* Activity *
Copy the entries word for word. Keep the pictures out.

* Data under study *
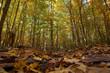 Quebec forest in autumn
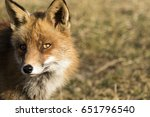 red fox against a nature... | Shutterstock . vector #651796540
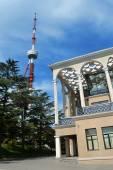 Tv tower — ストック写真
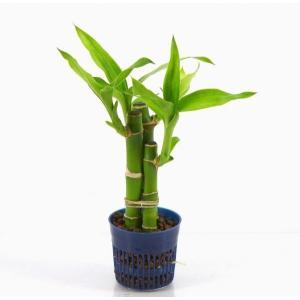ミリオンバンブー リトル苗 1.5号 4.5Φ 観葉植物/ハイドロカルチャー/水耕栽培/インテリアグリーン|julli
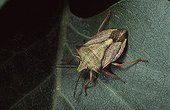 Bug on a leaf Spain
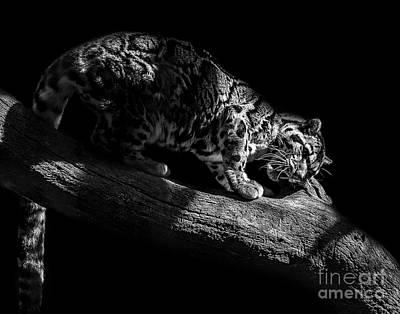 Photograph - Clouded Leopard Seven by Ken Frischkorn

* Problem solution *
 Quebec forest in autumn
 red fox against a nature... | Shutterstock . vector #651796540
 Tv tower — ストック写真
ミリオンバンブー リトル苗 1.5号 4.5Φ 観葉植物/ハイドロカルチャー/水耕栽培/インテリアグリーン|julli
 Bug on a leaf Spain
 Photograph - Clouded Leopard Seven by Ken Frischkorn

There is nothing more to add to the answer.